2009 poetry alum Mike Puican was recently featured in OPEN: Journal of Arts & Letters. Read an excerpt of Puican’s poem “As Though the Narrative Went Out for a Smoke” below:

As Though the Narrative Went Out for a Smoke

As though the narrative went out for a smoke and never returned, and now
the cruel waitress
the afternoon sun warming the shoulders of a runaway daughter
the teenagers in loud cars who will not live much longer
the baby on a ledge
the hand gun in the freezer under a pork roast
the upright piano approaching on the ice
the key that fell into the cuff of her rolled-up jeans…

Read the rest of this poem here: https://ojalart.com/poetry-all-forms-stylesmike-puicanas-though-the-narrative-went-out-for-a-smoke/

Madison Mainwaring, a 2019 poetry alum, was recently featured in Bracken. Read an excerpt of Mainwaring’s poem “Weed in a French Garden” below:

Weed in a French Garden

The horticulturalists, astronauts
with clippers, shape the hedges
in straight lines, their hands firm 

with a blade. In this stilled pool
of beauty, there’s no “outside,”
no nature at all, really. 

Even the sun here
is in fact not the sun,
harnessed like a cheetah in a cage 

as elaborate metaphor
for the absolute power of the king. 
Don’t be tricked by the lack of a fence, 

the eighteen signs saying bienvenu.
You are not meant to be
in this world. The light is deigned.
------------
#### Given instruction A:
Reproduce the part of the alumni poetry excerpts starting with "no nature at" and going on through "light is deigned.".
#### Given instruction B:
In the alumni poetry excerpts, which journal recently featured Mike Puican?
The rows after this point are separate material, unrelated to the alumni poetry excerpts.
------------
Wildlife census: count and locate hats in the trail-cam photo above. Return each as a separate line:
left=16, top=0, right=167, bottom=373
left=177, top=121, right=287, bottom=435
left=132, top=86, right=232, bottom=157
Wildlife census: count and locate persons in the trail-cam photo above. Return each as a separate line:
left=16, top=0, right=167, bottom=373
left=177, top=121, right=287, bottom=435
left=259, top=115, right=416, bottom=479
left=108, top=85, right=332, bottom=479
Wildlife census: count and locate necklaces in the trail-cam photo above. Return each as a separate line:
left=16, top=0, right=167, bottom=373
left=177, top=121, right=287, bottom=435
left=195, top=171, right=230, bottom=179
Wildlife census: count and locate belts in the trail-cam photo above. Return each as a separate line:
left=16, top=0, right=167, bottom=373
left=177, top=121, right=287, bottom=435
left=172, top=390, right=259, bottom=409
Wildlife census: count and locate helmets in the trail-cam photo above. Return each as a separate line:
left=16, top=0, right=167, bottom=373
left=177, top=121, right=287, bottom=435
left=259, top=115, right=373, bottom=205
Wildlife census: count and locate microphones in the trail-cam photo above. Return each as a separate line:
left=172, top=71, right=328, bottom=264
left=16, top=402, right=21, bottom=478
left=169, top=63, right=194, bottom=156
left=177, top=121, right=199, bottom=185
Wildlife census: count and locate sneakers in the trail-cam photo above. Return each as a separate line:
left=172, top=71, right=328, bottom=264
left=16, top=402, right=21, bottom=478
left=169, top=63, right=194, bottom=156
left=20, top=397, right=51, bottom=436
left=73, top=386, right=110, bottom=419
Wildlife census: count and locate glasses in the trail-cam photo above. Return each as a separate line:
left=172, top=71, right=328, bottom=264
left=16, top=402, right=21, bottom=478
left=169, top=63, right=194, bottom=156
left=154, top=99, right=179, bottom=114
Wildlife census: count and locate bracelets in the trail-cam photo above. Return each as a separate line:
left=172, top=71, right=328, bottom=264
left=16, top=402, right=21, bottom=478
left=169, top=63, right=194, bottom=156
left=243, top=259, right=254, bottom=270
------------
#### Answer A:
no nature at all, really. 

Even the sun here
is in fact not the sun,
harnessed like a cheetah in a cage 

as elaborate metaphor
for the absolute power of the king. 
Don’t be tricked by the lack of a fence, 

the eighteen signs saying bienvenu.
You are not meant to be
in this world. The light is deigned.

#### Answer B:
OPEN: Journal of Arts & Letters